The Picture You Discover When You Wait 12 Years to Sort Through Wedding Proofs
I do not recommend waiting twelve years to sort through wedding proofs.
But I can easily understand how it can happen!
Way leads to way…And here we are folks!
We’ve arrived at this morning’s consolation.
If I had sorted through these proofs a dozen years ago, I would have seen this picture of myself, with my Aunt Sherrie holding my arm in the air, dancing, entangled with my mom and my loved ones on the dance floor.
I would have been 29, okay 30, if I dragged my heals, but had accomplished this task in a reasonable timeframe. And I would have a lovely wedding album filled with artistry — I picked gorgeous wedding photographers.
I don’t have that; I have a small red Samsonite personal-effects suitcase, with an indestructible shell and a combination lock — A wedding gift — which stores hundreds of photographs in small envelopes.
Over the past few years when someone that I know dies, I think there’s a good chance they were at my wedding (there were 225 people in attendance) and I open the suitcase, crouch on the floor and sort through the envelopes.
This is an absurd way to experience the wedding photos; I know this.
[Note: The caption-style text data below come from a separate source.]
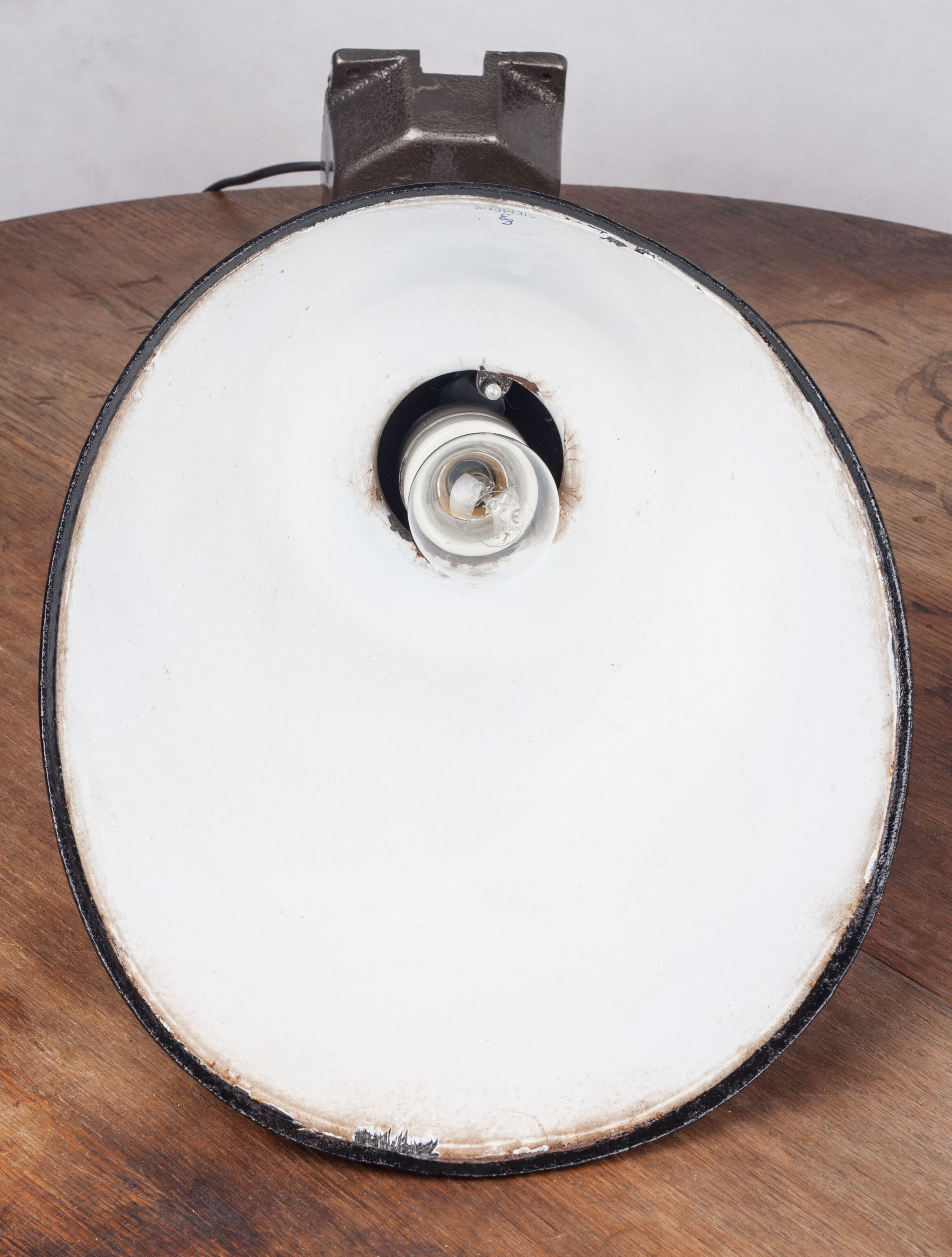 Industrial Vintage Wall Lamp from Seimens in Blue-Grey, Bauhaus, 1930s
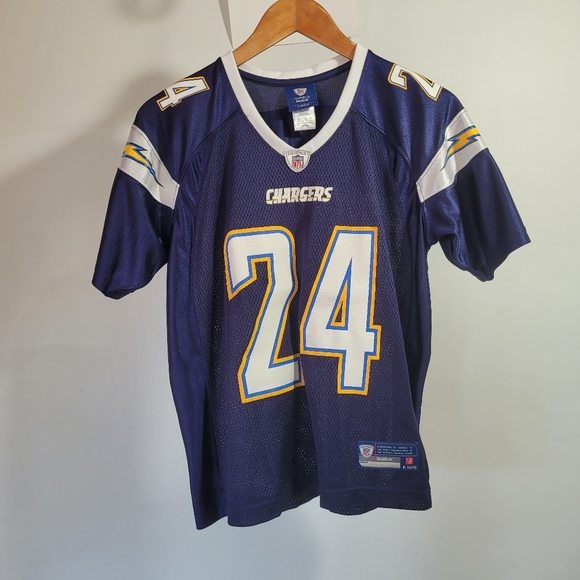 On Field Reebok San Diego Chargers Ryan Matthews #24 Jersey Womens Sz Medium - Picture 1 of 6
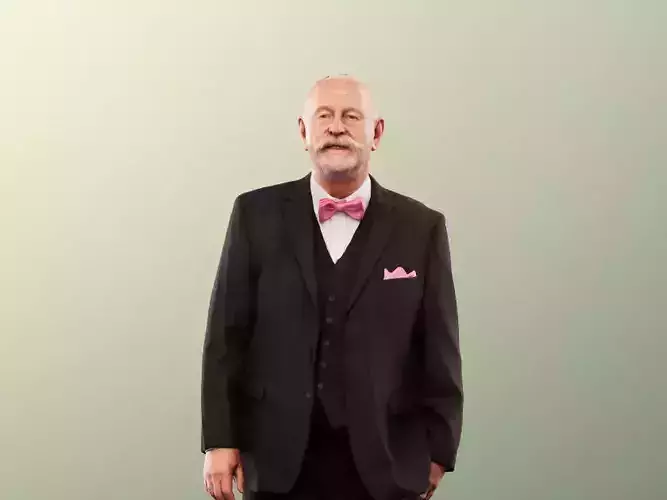 Eddie 12913 - Standing Elegant Best Ager Man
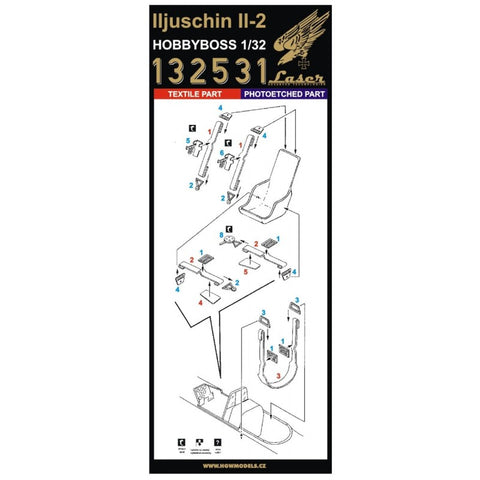 HGW Models 132531 1/32 Iljuschin Il-2 pre-cut (laser) | HobbyBoss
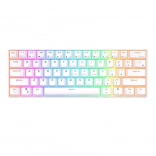 Mechanische Tastatur Royal Kludge RK61 RGB weiß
It’s something that I accept about the hazard of a poet and a rabbi joining in union (and the absence of someone who might have finished this job).
But because it’s 2020 and not 2008, I’m looking at my Aunt, my beautiful beloved (dead) Aunt Sherrie holding up my arm, and she’s only a handful of years older than I am now. And I look more like her in that photograph than I look like myself in that photograph.
And the love and appreciation and yearning that I experience now is so palpable that I feel I could actually pull her out of death with my extended arm. I do.
I don’t need to talk about how she died each time I talk about her life; to me she will always be my vivacious, hilarious, generous Aunt — the woman who drove me to each dress fitting and let all of my poet friends crash on her basement floor.
I mention how she died — suicide — for the sake of the living.
Because we can’t see in this photograph, or any, really, the ways that people who we love are suffering.
And we need to look at that, at them.
I heard someone say, about my Aunt, that people are given two hands by God: one for giving and one for receiving, and that Sherrie used both hands for giving.
The consolation of my ridiculous procrastination: Discovering my own hand forever held to my dear Aunt Sherrie, so that I might, somehow, in some world — even beyond death — hold her up.